** START DOCUMENT TEXT **

Except! Jennifer is upset that someone else is going home tonight when it should so obviously be Olivia, and that she has no idea who would be going home tonight instead, which even to her means that it’s probably her.

Emily is nervous and freaking OUT! She thought Ben was seeing what everyone else was seeing, and the fact that Olivia is still there has her feeling REALLY insecure, you guys!

GOOD, EMILY. Cause the cardinal rule of The Bachelor is that snitches get stitches, even when you’re bein’ the snitch on the house bitch. #rhymes.

As more and more girls get a rose, Emily gets even more emotional and dramatic, telling us that being sent home would be the WORST thing in the WORLD.

Jennifer knows that she and Ben could be great together, but it’s just that they haven’t had a lot of time together! Ben does not agree, and he calls Emily’s name instead of Jennifer’s.

** END DOCUMENT TEXT **

* **GIVEN INSTRUCTION 1**
In the recap of The Bachelor, whose name does Ben call instead of Jennifer's?
* **GIVEN INSTRUCTION 2**
Write out the portion of The Bachelor recap that opens with the words containing "Except! Jennifer is" and closes with "insecure, you guys!".
The records are separate material with no connection to the recap above.

** START DATASET EXTRACT **

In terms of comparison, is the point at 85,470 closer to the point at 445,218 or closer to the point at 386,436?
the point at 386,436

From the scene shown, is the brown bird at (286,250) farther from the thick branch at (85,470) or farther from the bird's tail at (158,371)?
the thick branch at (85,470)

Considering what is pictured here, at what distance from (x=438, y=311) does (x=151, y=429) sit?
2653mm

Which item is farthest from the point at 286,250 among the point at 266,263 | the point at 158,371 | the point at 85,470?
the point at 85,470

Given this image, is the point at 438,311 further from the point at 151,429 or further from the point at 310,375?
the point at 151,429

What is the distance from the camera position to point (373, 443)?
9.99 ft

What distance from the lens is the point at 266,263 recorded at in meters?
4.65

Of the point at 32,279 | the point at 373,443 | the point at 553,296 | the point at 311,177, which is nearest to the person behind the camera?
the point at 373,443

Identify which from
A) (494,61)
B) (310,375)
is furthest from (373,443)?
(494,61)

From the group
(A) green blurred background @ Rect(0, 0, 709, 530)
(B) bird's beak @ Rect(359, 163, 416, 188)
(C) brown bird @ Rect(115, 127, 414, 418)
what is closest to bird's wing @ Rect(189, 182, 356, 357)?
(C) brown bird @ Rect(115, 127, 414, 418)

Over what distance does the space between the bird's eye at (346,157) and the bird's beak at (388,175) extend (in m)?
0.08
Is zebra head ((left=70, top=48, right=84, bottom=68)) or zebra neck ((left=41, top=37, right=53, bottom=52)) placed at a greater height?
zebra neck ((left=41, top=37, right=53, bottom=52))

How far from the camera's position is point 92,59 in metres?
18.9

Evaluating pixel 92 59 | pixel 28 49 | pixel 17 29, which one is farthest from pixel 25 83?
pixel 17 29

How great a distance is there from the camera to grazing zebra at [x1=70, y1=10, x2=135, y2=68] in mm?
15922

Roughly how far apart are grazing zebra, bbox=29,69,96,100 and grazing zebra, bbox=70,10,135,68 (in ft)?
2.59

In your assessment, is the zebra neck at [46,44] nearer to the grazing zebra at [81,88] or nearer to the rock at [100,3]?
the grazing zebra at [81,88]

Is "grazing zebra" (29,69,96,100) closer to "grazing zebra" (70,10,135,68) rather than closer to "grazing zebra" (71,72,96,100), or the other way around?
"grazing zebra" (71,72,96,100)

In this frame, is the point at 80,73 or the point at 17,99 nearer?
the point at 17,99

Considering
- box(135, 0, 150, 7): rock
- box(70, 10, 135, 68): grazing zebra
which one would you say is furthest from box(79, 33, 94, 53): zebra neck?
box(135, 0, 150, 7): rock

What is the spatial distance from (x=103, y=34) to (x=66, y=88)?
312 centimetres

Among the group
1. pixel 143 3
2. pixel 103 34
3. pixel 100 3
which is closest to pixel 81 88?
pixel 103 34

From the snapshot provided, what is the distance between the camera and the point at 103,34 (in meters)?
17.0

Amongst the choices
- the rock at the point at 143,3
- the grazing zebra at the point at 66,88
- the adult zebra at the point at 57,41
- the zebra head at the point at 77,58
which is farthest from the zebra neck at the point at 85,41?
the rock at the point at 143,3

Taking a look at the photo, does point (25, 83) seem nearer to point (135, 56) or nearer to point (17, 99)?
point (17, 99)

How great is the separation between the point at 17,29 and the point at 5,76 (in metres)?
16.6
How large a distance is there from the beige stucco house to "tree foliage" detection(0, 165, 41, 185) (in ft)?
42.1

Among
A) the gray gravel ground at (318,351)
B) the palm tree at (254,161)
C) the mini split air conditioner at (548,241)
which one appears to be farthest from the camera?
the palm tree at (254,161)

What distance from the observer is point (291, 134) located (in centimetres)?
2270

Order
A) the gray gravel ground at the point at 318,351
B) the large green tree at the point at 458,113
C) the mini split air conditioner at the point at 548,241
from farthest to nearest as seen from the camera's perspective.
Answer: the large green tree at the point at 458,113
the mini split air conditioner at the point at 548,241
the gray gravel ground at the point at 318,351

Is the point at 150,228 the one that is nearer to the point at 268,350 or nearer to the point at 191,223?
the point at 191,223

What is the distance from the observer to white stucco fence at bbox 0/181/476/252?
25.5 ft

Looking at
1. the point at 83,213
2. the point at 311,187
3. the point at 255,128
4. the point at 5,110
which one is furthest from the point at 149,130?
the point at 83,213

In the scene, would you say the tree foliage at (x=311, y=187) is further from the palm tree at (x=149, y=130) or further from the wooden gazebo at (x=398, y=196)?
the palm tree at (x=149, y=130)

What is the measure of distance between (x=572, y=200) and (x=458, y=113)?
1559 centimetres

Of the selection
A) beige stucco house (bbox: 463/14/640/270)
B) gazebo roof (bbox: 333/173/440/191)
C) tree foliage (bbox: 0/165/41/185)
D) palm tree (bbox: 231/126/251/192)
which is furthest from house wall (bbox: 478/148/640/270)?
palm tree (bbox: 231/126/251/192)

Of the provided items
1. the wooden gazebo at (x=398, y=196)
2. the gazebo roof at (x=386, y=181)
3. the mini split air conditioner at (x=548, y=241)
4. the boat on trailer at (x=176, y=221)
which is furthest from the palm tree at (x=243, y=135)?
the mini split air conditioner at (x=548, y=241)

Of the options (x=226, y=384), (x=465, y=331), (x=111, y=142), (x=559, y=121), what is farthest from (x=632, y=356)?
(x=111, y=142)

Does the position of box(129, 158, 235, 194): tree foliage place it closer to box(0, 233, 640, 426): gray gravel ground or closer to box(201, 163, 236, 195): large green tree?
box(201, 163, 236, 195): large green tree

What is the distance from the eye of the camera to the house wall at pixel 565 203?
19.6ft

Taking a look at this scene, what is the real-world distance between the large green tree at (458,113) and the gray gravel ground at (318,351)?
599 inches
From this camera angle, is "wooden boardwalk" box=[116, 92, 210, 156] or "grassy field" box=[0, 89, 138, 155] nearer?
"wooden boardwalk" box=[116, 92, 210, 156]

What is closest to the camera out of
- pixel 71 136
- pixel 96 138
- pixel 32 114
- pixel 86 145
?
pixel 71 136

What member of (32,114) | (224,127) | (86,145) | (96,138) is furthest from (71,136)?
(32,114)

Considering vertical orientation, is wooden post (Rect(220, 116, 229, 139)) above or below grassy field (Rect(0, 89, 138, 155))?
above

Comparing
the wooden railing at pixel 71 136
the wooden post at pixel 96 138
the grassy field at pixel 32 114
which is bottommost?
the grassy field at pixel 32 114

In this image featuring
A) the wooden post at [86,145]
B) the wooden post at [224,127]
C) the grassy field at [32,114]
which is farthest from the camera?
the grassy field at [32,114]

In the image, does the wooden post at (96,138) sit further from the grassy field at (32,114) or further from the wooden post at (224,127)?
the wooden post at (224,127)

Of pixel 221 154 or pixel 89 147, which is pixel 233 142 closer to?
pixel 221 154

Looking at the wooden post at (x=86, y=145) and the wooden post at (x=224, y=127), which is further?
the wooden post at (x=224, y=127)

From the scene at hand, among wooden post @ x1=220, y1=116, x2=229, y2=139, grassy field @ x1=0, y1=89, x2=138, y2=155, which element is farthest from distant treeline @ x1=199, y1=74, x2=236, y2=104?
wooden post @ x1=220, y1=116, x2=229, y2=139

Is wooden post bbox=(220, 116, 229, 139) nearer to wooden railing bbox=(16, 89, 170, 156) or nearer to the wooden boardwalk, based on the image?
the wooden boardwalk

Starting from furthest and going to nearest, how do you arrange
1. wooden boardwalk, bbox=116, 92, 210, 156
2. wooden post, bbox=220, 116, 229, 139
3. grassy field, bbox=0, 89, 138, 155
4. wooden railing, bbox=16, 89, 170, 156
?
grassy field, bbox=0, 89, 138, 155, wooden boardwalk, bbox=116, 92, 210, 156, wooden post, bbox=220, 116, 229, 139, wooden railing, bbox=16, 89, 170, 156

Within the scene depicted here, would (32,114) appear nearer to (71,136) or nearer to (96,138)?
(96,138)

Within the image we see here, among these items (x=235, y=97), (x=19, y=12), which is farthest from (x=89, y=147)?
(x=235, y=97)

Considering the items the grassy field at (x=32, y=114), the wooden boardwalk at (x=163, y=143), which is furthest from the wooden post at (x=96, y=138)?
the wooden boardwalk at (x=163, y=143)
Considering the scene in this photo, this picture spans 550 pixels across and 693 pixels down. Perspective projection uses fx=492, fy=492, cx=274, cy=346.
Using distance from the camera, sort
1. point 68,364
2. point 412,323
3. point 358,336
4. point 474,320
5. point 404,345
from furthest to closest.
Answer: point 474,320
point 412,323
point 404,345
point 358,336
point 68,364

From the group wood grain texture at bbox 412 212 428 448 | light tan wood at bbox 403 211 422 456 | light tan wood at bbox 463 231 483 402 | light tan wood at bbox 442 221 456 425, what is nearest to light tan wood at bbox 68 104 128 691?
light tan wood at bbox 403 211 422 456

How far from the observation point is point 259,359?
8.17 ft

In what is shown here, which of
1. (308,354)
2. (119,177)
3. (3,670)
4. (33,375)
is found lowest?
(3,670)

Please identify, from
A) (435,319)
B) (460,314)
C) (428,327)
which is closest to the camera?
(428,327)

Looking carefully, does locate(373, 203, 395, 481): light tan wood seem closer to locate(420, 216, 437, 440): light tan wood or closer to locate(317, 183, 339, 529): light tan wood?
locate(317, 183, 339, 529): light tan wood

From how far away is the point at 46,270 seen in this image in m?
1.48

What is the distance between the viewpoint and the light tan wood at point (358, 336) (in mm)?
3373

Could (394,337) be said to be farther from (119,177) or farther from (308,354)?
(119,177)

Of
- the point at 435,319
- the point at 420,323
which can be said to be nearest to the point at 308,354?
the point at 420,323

** END DATASET EXTRACT **

* **FULL SOLUTION 1**
Emily's

* **FULL SOLUTION 2**
Except! Jennifer is upset that someone else is going home tonight when it should so obviously be Olivia, and that she has no idea who would be going home tonight instead, which even to her means that it’s probably her.

Emily is nervous and freaking OUT! She thought Ben was seeing what everyone else was seeing, and the fact that Olivia is still there has her feeling REALLY insecure, you guys!